Parliamo un po’ di numeri e di mercati.
“In questo momento abbiamo cinque etichette: ci sono due pinot nero, un pinot nero rosato, un bianco macerato e un rosso fatto con uvaggio tipico della nostra zona, cioè barbera e croatina, proveniente da due vigne storiche degli anni ‘60. Come produzione siamo intorno alle 25-30.000 bottiglie, con una percentuale di vendita del 75-80% verso l’estero, soprattutto Stati Uniti e Nord America, Corea, Giappone e Nord Europa, mentre Regno Unito e Germania sono mercati ancora ostici. Per quanto riguarda l’Italia, la principale destinazione è Roma, che da anni è una piazza molto più interessante per il movimento dei vini naturali rispetto ad esempio a Milano, che si sta muovendo con un po’ di ritardo.”

Come si riparte dopo un anno così difficile?
“L’anno scorso noi abbiamo fatto un 10-12% in più e non ce l’aspettavamo; vendendo un po’ in tutto il mondo siamo riusciti ad evitare che i lockdown delle singole aree fermassero completamente le esportazioni.

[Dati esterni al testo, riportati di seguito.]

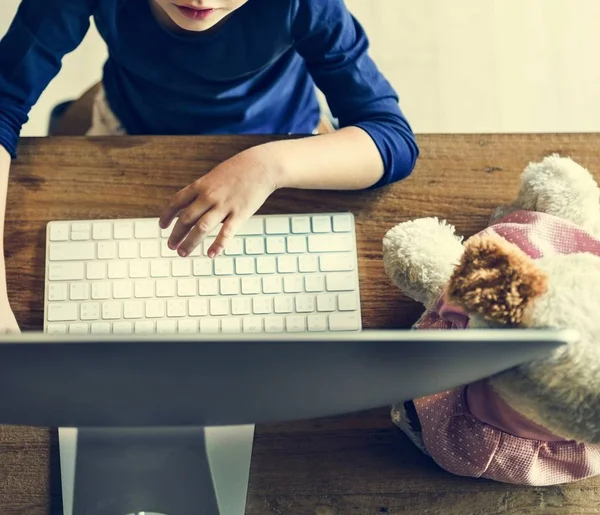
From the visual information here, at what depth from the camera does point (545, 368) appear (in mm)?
386

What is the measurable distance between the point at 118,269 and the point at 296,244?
17 centimetres

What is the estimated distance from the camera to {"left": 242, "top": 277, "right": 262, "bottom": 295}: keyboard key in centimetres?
63

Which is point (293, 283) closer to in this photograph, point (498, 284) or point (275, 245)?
point (275, 245)

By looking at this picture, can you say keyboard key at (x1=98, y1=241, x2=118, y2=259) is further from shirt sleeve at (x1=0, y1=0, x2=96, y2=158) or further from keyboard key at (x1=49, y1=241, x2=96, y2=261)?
shirt sleeve at (x1=0, y1=0, x2=96, y2=158)

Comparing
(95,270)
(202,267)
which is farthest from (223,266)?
(95,270)

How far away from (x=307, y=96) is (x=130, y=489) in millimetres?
552

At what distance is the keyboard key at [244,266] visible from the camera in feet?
2.10

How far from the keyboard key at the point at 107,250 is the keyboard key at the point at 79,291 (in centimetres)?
3

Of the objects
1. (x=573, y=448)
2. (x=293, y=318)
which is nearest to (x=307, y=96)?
(x=293, y=318)

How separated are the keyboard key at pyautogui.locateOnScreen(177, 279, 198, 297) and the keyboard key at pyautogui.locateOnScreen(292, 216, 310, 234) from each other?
112mm

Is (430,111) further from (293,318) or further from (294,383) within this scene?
(294,383)

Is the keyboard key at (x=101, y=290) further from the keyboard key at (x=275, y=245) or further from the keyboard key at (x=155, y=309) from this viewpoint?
the keyboard key at (x=275, y=245)

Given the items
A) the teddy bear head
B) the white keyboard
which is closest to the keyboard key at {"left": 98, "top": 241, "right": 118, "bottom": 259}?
the white keyboard

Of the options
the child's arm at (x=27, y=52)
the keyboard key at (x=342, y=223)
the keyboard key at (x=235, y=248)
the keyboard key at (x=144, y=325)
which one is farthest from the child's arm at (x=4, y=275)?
the keyboard key at (x=342, y=223)
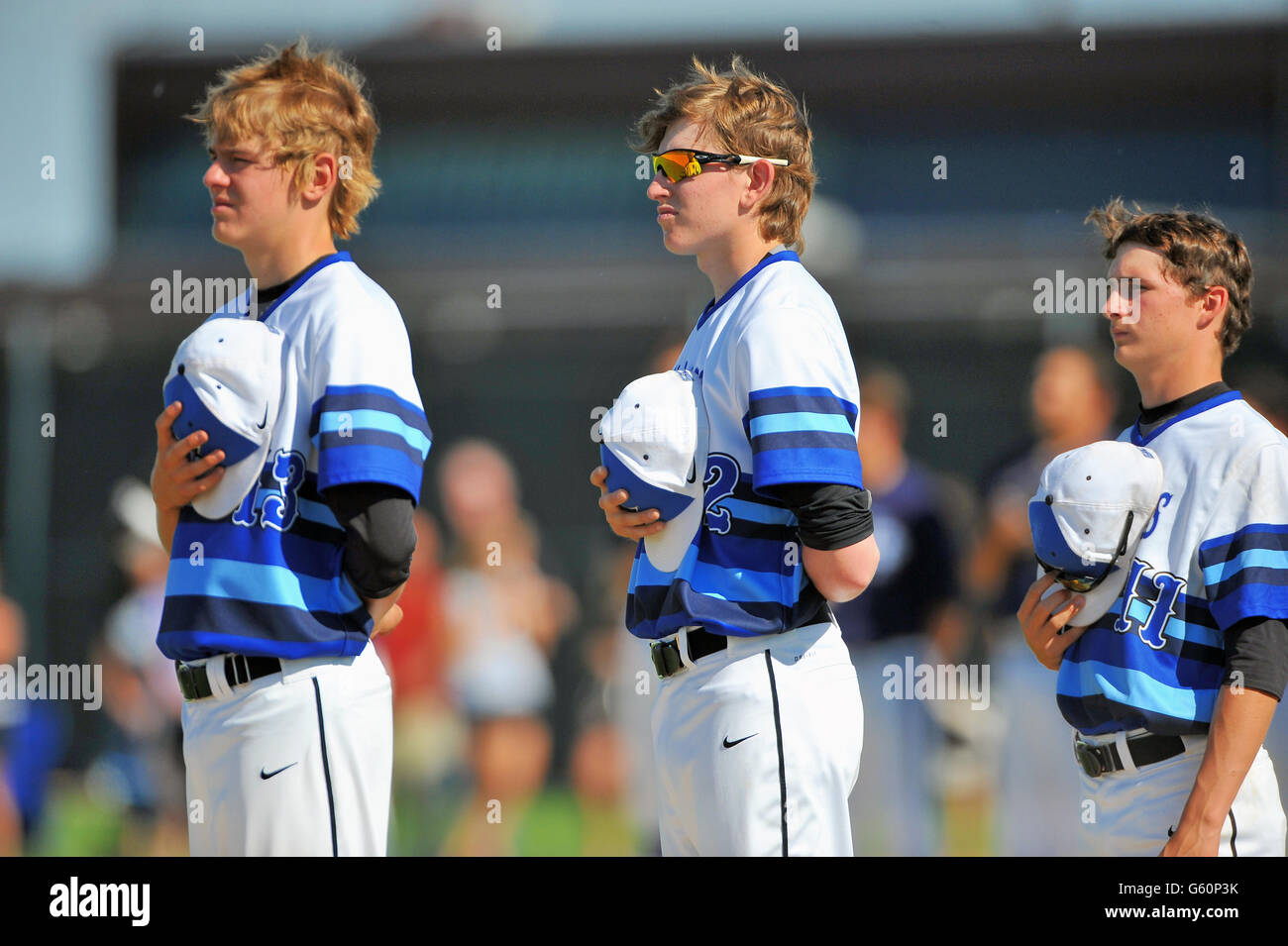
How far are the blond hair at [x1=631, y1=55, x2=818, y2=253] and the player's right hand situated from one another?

Secondo me il 2021 sarà più complicato, soprattutto in termini di liquidità delle aziende e del mercato in generale. Credo e spero che alla fine della pandemia ci sarà una consapevolezza diversa e le persone si renderanno conto che sarebbe meglio bere e mangiare magari un po’ meno ma meglio, privilegiando i prodotti del territorio. Sta anche a noi produttori spiegare quello che stiamo facendo e proporre prodotti a prezzi competitivi, senza speculare sull’entusiasmo della moda del momento.”

DIEGO, ALBERTO E DAVIDE

Prossimi obiettivi?
“Innanzitutto avere la possibilità e la forza economica per aumentare lo spazio in cantina dedicato allo stoccaggio e all’affinamento, per poter continuare sulla strada tracciata in questi anni. Non mi interessa fare il vino di Alberto Anguissola e probabilmente per questo non diventerò mai ricco, ma preferisco impostare un metodo per fare in modo che persone come Davide (Cozzolino, collaboratore della cantina – ndr), provenienti da altre esperienze e da zone diverse dell’Italia, siano in grado di portare avanti una tradizione del vino locale indipendente da chi lo produce. Inoltre, anche per dare un’idea in qualche modo di “rinascita” nel post-pandemia, vorremmo concentrarci su un restyling generale, sia per la cantina e l’ospitalità per le degustazioni, sia per il marchio e le etichette, sempre cercando di fare cultura e fare appassionare i giovani al territorio e alla tradizione.”